Consider the example of
$$1\over (u^2 - 1)(u+1)$$.
$${Au + B\over u^2 - 1} + {C \over u + 1} = {Au^2 + Au + Bu + B + Cu^2 - C\over (u^2 - 1)(u+1)} = {1\over (u^2 - 1)(u+1)}$$
$$\begin {cases}A + C =0 \\ A + B = 0\\ B - C = 1\end{cases}$$
Adding $3$ and $1$,
$$\begin {cases}A + B =1 \\ A + B = 0\end{cases}$$
The degree of denominator is $3$ and that of numerator is $0$, so I should not have got inconsistent group of equations.
What are the criteria for partial fractions ? what am I missing in this example ?

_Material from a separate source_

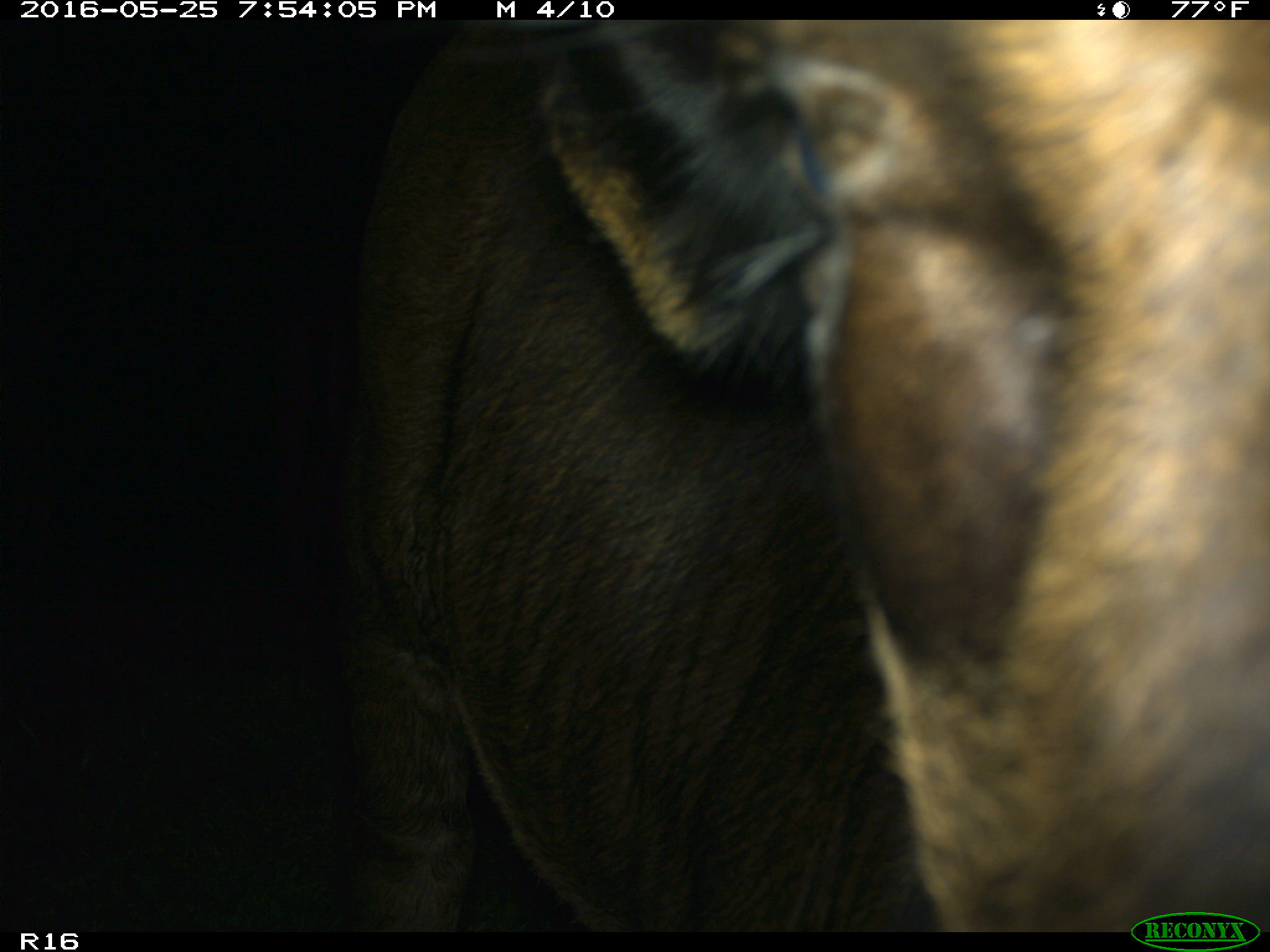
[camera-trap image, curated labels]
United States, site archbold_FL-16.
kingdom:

Also Wolfram Alpha gives proper partial fraction of the following.
Let's change variables to make things clearer (won't affect the theory, of course). If we put $1+u=x$, the original fraction becomes $$ \frac{1}{((x-1)^2-1)x} = \frac{1}{(x^2-2x)x} = \frac{1}{x^2(x-2)}. $$ Now, your question boils down to what happens when we add two fractions $$ \frac{A}{x}+\frac{Bx+C}{x(x-2)}. $$ But we can put them over the common denominator $x(x-2)$, so $$ \frac{A}{x}+\frac{Bx+C}{x(x-2)} = \frac{Ax-2A+Bx+C}{x(x-2)} = \frac{(A+B)x-2A+C}{x(x-2)}! $$ So this is the problem: no matter what polynomial we put on top of these fractions, they will never produce a denominator that is $x^2(x-2)$!
Okay, what about $$ \frac{A}{x^2} + \frac{Bx+C}{x(x-2)}? $$ This looks better, since we have to put it over a common denominator $x^2(x-2)$. Then we get $$ \frac{Ax-2A+Bx^2+Cx}{x^2(x-2)}. $$ Therefore we're forced to take $B=0$. We also have to get rid of the $x$ term, so $A=-C$. Then you can choose $A$ in order to get $-2A=1$, so $$ \frac{-1/2}{x^2} + \frac{1/2}{x(x-2)} $$ is a valid partial fraction decomposition for $1/x^2(x-2)$ (and equally, $$ \frac{-1/2}{(1+u)^2} + \frac{1/2}{u^2-1} = \frac{1}{(u+1)(u^2-1)}). $$